===== Reading passage

August 17, 2023

tSparkALSModel – Docs for ESB 5.x

tSparkALSModel

tsparkalsmodel_icon32_white.png

Warning

This component will be available in the Palette of
the studio on the condition that you have subscribed to any Talend Platform product with Big Data.

tSparkALSModel properties

Component family

Big Data / Machine Learning

 

Function

tSparkALSModel leverages Spark to
process a large amount of information about users’ preferences over
given products.

It receives this kind of information from its preceding Spark
component and performs ALS (Alternating Least Squares) computations
over these sets of information in order to generate a fine-tuned
product recommender model that can be written in a given file system
by the tSparkStore
component.

Purpose

Based on given user-product interactive data, tSparkALSModel generates an
user-ranking-product associated matrix that is used by tSparkRecommend to estimate these users’
preferences.

Basic settings

Schema and Edit schema

A schema is a row description. It defines the number of fields to be processed and passed on
to the next component. The schema is either Built-In or
stored remotely in the Repository.

==========

- _Required task 1_
On the tSparkALSModel page, why does the component run ALS computations over the user preference data it receives?

===== Material for this task

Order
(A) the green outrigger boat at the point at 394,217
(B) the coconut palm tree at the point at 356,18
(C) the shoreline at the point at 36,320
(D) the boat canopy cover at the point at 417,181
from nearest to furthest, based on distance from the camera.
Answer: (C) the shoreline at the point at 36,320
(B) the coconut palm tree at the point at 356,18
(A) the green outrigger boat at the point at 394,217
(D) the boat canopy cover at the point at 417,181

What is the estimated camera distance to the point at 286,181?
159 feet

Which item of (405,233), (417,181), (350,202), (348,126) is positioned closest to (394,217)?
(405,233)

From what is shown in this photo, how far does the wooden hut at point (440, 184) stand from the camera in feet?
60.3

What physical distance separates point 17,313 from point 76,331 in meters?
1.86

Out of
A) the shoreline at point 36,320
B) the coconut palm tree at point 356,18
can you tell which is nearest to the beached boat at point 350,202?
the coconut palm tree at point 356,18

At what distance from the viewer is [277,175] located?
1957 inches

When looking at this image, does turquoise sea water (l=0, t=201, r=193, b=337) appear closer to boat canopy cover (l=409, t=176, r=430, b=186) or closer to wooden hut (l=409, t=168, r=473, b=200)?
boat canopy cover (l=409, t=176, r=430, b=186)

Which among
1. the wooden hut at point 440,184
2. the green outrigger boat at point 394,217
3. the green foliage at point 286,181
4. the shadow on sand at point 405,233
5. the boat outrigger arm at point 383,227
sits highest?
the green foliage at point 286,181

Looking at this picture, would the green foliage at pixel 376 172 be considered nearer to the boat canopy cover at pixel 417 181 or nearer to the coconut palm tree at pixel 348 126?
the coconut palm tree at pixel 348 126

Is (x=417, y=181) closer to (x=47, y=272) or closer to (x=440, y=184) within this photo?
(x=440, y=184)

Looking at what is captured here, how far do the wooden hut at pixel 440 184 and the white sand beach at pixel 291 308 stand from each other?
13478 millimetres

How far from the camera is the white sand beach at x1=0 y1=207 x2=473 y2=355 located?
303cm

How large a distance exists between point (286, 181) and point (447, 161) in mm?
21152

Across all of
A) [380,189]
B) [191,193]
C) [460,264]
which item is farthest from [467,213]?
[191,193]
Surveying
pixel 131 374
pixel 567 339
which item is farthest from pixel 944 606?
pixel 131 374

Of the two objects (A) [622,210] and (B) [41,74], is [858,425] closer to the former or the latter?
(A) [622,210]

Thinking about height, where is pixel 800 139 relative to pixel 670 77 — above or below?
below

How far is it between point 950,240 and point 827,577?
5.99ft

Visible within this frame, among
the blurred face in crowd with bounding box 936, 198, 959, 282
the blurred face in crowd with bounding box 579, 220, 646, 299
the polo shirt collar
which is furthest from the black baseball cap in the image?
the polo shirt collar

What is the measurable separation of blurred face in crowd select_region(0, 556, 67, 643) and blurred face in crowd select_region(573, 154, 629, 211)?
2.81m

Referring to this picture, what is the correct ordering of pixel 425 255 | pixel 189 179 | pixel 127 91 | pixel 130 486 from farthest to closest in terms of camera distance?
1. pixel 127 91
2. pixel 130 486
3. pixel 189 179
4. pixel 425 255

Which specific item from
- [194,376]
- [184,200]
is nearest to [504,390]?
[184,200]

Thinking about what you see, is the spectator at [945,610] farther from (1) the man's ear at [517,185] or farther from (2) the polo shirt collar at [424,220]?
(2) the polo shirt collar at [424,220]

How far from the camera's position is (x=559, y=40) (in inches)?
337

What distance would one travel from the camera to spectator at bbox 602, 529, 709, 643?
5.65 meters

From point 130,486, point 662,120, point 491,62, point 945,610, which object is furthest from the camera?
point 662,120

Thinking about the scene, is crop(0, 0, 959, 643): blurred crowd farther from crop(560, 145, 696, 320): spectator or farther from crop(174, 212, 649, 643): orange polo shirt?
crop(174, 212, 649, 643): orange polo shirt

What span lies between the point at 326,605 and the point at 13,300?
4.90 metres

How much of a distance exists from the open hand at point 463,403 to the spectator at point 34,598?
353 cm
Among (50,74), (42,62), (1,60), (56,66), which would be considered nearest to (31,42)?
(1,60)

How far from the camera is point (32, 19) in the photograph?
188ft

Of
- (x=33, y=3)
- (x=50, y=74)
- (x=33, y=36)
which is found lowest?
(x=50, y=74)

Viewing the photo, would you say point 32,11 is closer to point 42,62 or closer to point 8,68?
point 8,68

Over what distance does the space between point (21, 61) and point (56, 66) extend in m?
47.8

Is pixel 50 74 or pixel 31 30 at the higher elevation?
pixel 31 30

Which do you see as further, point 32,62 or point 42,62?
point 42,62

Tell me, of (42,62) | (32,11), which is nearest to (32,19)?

==========

- _Required task 2_
Gather every line in the entries above that contains the word "collar".

- _Worked answer 1_
It runs them to generate a fine-tuned product recommender model. The tSparkStore component can then write that model to a given file system.

- _Worked answer 2_
the polo shirt collar
the polo shirt collar
Thinking about what you see, is the spectator at [945,610] farther from (1) the man's ear at [517,185] or farther from (2) the polo shirt collar at [424,220]?
(2) the polo shirt collar at [424,220]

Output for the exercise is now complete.